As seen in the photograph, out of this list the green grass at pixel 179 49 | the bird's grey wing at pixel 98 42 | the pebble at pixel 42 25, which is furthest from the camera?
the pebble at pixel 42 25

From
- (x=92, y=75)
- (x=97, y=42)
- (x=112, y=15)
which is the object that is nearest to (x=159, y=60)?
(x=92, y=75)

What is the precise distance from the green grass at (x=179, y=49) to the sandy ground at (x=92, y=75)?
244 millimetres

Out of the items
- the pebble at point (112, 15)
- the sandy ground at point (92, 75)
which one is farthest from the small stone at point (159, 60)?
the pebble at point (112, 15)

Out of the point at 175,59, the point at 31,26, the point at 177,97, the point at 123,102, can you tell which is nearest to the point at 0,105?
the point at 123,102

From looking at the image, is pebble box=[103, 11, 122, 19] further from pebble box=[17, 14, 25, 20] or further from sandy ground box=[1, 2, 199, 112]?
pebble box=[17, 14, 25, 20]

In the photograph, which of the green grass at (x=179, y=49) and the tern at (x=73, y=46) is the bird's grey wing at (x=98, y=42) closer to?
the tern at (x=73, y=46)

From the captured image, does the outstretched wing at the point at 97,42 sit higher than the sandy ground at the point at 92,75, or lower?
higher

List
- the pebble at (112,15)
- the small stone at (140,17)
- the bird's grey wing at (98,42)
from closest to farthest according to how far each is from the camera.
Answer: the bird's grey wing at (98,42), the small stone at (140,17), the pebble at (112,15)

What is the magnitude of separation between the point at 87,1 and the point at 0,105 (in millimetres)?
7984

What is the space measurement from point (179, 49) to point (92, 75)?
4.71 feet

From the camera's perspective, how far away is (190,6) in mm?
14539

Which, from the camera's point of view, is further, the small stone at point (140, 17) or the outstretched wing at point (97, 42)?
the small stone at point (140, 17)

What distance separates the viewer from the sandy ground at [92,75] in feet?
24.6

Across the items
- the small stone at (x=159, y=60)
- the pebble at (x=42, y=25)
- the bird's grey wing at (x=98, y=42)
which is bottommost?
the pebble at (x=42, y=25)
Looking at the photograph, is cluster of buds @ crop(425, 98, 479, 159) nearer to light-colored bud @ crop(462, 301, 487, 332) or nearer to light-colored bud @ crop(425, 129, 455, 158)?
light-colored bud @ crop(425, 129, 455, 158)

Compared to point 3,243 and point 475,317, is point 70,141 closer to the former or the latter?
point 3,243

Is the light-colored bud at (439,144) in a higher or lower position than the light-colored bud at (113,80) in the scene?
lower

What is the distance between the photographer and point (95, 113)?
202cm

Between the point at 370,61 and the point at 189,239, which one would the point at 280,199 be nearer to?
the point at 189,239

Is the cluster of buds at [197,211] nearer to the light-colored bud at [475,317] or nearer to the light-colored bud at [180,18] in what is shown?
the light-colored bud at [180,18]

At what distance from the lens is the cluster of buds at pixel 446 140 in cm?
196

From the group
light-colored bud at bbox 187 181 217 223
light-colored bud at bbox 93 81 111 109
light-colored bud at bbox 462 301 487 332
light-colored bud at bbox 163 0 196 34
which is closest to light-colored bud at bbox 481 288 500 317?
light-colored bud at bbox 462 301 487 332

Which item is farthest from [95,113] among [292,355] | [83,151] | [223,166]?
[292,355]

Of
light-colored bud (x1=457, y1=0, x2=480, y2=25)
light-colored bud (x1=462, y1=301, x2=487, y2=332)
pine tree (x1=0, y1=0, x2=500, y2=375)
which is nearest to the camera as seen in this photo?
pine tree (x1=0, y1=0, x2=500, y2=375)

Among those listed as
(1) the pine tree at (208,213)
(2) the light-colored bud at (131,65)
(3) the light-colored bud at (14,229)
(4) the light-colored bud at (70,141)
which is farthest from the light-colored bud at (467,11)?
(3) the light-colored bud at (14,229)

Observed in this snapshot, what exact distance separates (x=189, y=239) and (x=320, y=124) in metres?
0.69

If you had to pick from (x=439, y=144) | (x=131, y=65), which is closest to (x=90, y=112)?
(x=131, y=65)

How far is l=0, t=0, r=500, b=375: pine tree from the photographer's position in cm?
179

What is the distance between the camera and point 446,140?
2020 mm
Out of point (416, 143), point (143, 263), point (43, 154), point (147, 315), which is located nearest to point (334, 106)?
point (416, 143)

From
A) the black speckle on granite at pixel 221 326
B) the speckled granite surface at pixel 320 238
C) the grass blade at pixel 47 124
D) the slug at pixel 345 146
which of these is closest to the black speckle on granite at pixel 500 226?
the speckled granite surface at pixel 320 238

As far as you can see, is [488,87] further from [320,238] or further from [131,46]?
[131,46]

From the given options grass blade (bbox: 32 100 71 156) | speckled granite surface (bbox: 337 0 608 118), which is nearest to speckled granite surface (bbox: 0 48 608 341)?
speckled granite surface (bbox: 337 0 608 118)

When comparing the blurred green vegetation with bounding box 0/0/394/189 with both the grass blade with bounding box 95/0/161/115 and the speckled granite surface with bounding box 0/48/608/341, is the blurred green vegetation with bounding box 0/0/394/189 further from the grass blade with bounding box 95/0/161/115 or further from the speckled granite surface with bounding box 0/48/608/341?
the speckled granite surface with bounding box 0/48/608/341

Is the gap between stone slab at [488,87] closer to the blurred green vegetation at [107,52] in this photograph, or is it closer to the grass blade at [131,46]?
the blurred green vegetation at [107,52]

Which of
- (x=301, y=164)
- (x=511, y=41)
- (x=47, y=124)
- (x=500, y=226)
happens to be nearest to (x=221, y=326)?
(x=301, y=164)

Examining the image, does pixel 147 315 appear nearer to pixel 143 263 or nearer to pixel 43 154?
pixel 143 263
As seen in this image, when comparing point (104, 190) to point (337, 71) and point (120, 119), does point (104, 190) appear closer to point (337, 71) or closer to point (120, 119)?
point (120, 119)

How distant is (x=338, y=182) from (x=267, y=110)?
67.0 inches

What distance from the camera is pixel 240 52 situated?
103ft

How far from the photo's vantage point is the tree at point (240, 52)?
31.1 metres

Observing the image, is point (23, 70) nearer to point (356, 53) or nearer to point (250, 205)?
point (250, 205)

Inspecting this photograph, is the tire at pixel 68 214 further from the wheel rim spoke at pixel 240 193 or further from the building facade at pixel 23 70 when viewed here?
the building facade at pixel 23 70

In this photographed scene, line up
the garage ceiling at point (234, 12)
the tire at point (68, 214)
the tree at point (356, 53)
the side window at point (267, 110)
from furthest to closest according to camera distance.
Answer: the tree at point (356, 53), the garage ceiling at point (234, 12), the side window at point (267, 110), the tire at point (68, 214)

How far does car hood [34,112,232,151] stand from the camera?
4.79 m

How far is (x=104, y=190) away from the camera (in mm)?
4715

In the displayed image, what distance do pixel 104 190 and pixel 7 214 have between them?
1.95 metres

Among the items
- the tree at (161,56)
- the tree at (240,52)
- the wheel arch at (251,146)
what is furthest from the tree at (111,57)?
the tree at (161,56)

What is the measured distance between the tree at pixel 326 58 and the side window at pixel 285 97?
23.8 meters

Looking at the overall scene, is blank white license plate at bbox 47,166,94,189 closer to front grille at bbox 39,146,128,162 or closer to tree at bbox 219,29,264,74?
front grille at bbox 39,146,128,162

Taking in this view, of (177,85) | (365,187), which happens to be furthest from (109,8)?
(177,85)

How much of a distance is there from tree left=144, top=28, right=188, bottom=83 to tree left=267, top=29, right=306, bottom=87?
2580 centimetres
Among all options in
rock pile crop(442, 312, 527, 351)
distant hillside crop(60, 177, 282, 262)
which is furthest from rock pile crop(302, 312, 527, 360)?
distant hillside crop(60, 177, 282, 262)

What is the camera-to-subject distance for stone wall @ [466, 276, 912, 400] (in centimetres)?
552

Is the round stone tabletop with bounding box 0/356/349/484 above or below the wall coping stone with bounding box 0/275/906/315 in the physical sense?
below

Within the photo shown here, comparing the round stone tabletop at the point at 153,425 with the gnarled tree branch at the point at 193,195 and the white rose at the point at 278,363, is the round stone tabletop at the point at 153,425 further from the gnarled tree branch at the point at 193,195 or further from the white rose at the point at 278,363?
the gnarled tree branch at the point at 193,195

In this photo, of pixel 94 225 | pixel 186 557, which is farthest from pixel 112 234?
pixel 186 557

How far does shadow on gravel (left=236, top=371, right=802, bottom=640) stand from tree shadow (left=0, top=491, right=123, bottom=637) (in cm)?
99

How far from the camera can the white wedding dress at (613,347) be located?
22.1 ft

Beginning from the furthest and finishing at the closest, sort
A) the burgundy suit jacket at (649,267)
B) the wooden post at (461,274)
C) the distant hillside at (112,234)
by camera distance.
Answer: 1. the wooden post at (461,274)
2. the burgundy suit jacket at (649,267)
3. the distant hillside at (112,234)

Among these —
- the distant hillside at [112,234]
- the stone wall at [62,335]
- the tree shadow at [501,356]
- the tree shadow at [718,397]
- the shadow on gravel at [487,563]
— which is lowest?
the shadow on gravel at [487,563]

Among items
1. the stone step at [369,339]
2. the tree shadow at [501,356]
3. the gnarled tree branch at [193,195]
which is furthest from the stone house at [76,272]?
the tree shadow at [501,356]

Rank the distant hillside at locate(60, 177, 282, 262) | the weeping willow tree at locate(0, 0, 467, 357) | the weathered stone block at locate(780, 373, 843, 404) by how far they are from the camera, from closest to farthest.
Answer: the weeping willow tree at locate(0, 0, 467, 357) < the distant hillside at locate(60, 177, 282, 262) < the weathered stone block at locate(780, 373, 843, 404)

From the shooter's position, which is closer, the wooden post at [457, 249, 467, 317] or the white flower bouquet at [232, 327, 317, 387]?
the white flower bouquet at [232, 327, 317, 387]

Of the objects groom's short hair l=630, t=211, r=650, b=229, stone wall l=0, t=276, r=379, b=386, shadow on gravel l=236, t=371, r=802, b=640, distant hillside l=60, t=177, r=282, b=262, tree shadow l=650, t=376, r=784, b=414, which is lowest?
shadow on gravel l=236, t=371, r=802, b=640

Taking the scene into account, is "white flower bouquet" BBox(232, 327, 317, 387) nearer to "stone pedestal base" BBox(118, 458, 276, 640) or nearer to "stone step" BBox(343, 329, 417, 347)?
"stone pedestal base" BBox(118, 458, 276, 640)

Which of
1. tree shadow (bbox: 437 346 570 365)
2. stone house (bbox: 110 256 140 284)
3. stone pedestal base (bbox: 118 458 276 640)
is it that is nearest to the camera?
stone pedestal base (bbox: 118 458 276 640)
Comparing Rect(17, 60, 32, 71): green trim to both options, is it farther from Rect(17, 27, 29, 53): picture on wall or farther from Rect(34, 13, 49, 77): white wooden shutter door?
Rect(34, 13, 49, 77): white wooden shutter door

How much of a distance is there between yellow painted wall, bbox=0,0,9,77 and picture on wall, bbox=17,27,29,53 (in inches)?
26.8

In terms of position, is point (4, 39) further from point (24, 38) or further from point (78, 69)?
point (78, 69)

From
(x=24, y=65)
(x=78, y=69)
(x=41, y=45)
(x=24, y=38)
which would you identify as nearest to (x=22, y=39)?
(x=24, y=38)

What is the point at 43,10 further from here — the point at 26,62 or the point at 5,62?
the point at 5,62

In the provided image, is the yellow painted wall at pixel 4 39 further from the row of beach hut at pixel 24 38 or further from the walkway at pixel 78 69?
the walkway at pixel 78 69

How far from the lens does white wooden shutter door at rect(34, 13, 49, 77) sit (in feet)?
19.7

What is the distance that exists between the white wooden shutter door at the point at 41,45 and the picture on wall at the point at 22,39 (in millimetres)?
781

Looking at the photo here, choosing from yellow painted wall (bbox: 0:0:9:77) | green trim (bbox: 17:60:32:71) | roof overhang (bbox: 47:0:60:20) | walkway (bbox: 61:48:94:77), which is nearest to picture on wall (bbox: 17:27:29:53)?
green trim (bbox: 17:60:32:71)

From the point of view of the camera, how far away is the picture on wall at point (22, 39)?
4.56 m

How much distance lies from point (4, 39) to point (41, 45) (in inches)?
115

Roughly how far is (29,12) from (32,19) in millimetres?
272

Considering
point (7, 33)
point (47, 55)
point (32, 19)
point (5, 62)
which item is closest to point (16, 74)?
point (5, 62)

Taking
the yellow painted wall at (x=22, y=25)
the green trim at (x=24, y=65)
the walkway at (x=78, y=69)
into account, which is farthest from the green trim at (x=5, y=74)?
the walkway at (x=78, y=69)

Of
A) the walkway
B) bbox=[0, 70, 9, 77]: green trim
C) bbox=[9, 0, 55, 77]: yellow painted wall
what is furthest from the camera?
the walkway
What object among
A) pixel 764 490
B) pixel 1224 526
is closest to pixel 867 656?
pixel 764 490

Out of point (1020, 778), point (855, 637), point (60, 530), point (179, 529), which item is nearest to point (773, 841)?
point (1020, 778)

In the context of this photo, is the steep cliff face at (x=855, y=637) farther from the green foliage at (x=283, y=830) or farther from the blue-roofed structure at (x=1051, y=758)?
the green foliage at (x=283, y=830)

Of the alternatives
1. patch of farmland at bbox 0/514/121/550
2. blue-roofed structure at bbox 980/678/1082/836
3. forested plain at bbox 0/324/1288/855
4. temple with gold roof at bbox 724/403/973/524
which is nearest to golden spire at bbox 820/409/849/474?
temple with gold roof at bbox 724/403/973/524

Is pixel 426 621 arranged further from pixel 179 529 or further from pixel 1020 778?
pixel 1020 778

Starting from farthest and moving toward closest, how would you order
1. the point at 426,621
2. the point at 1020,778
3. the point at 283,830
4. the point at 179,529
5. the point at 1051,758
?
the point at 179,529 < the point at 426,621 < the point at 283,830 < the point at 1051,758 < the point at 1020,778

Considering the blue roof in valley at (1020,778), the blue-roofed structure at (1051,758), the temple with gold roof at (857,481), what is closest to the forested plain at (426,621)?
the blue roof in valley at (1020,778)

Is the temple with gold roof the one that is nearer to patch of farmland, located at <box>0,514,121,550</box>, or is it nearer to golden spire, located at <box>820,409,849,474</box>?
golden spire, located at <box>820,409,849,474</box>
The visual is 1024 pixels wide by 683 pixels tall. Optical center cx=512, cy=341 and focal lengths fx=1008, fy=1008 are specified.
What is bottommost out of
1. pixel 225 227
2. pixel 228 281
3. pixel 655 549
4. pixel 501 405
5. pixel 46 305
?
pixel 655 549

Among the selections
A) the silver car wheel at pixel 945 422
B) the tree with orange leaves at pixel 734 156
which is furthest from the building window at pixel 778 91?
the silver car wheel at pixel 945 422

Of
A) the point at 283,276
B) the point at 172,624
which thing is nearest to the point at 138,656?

+ + +

◆ Problem details ◆
Revise the part of the items that opens with the line containing "Among the items" and closes with the line containing "23.8 meters". Write those lines out again with "side window" changed to "rear window" and nothing else altered.

◆ Solution to this exercise ◆
Among the items
- the tree at (161,56)
- the tree at (240,52)
- the wheel arch at (251,146)
what is furthest from the tree at (111,57)?
the tree at (161,56)

What is the measured distance between the tree at pixel 326 58 and the rear window at pixel 285 97?
23.8 meters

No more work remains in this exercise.